#### SELECTED EXCERPT
⟨
Can Fisher’s test be used for larger samples or tables?

Answer 13

Yes, but it’s unnecessary and can be computationally intensive

Question 14

What is an alternative to Pearson’s χ2?

Answer 14

Likelihood ratio statistic which is based on maximum likelihood theory

Question 15

How do we compute the likelhood ratio statistic?

Johnny had this in his slides but skipped it. The book talked very little about it

Answer 15

1. Collect data and create a model for which the probability of obtaining the observed set of data is maximized
2. Compare this model to the probability of obtaining those data under the null
3. The resulting statistic is based on comparing observed frequencies with those predicted by the model
4. The statistic has a χ2 distribution with df computed the same way as for Pearson’s
5. The rest of the procedure to obtain p-value is the same

Formula is in picture 8, i and j are the rows and columns of the contingency table and ln is the natural logarithm

Question 16

What is the Yates’s correction?

Answer 16

For 2 x 2 contingency tables, Yates’s correction is to prevent overestimation of statistical significance for small data (at least one cell of the table has an expected count smaller than 5)

• You subtract 0.5 from the absolute value of the model’s deviation before squaring it
• formula in picture 9
• For larger samples this doesn’t change much since the difference is already big enough; for small samples it makes a difference

Question 17

What is the problem with Yates’s correction?

Answer 17

It overcorrects since it lowers the value of χ2 statistic which makes it less significant

• This results in overly conservative results

The book said rather ignore it, Johnny was a bit wary about it as well but didn’t make such a definite statement

Question 18

What are three measures of the strength of the association between two categorical variables?
⟩
#### Records of images and questions
⟨
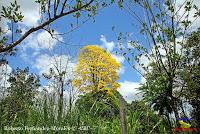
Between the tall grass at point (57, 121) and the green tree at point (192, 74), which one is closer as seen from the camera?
the tall grass at point (57, 121)

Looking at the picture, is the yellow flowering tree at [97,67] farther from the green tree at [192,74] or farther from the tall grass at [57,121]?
the tall grass at [57,121]

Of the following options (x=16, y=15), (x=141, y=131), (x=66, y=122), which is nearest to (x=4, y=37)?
(x=16, y=15)

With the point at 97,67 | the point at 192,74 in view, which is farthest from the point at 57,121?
the point at 97,67

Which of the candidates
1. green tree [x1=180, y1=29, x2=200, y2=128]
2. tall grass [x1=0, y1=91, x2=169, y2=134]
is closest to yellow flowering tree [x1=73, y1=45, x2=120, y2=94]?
green tree [x1=180, y1=29, x2=200, y2=128]

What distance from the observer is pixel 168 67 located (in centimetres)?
1502

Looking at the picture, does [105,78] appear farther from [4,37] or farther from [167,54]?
[4,37]

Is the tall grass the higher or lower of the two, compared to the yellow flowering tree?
lower

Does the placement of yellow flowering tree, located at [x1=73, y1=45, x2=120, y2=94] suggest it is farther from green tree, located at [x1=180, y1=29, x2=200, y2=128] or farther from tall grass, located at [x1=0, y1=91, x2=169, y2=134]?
tall grass, located at [x1=0, y1=91, x2=169, y2=134]

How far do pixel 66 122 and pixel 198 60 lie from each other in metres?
13.4

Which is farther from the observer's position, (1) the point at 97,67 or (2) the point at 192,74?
(1) the point at 97,67

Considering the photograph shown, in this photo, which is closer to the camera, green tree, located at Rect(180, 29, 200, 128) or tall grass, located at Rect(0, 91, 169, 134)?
tall grass, located at Rect(0, 91, 169, 134)

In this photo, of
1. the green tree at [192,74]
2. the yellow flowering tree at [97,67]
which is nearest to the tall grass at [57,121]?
the green tree at [192,74]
⟩
#### PROMPT 1
List the numbered steps the statistics notes give for computing the likelihood ratio statistic.
#### PROMPT 2
Rewrite the listing starting at the line that contains "Does the placement" and ending with the last line of the listing, replacing "observer's" with "viewer's" and leaving everything else the same. Give only those lines.
The statistics notes and the listing were taken from separate sources.

#### CORRECT OUTPUT 1
1. Collect data and create a model for which the probability of obtaining the observed set of data is maximized
2. Compare this model to the probability of obtaining those data under the null
3. The resulting statistic is based on comparing observed frequencies with those predicted by the model
4. The statistic has a χ2 distribution with df computed the same way as for Pearson's
5. The rest of the procedure to obtain p-value is the same

#### CORRECT OUTPUT 2
Does the placement of yellow flowering tree, located at [x1=73, y1=45, x2=120, y2=94] suggest it is farther from green tree, located at [x1=180, y1=29, x2=200, y2=128] or farther from tall grass, located at [x1=0, y1=91, x2=169, y2=134]?
tall grass, located at [x1=0, y1=91, x2=169, y2=134]

How far do pixel 66 122 and pixel 198 60 lie from each other in metres?
13.4

Which is farther from the viewer's position, (1) the point at 97,67 or (2) the point at 192,74?
(1) the point at 97,67

Considering the photograph shown, in this photo, which is closer to the camera, green tree, located at Rect(180, 29, 200, 128) or tall grass, located at Rect(0, 91, 169, 134)?
tall grass, located at Rect(0, 91, 169, 134)

In this photo, of
1. the green tree at [192,74]
2. the yellow flowering tree at [97,67]
which is nearest to the tall grass at [57,121]?
the green tree at [192,74]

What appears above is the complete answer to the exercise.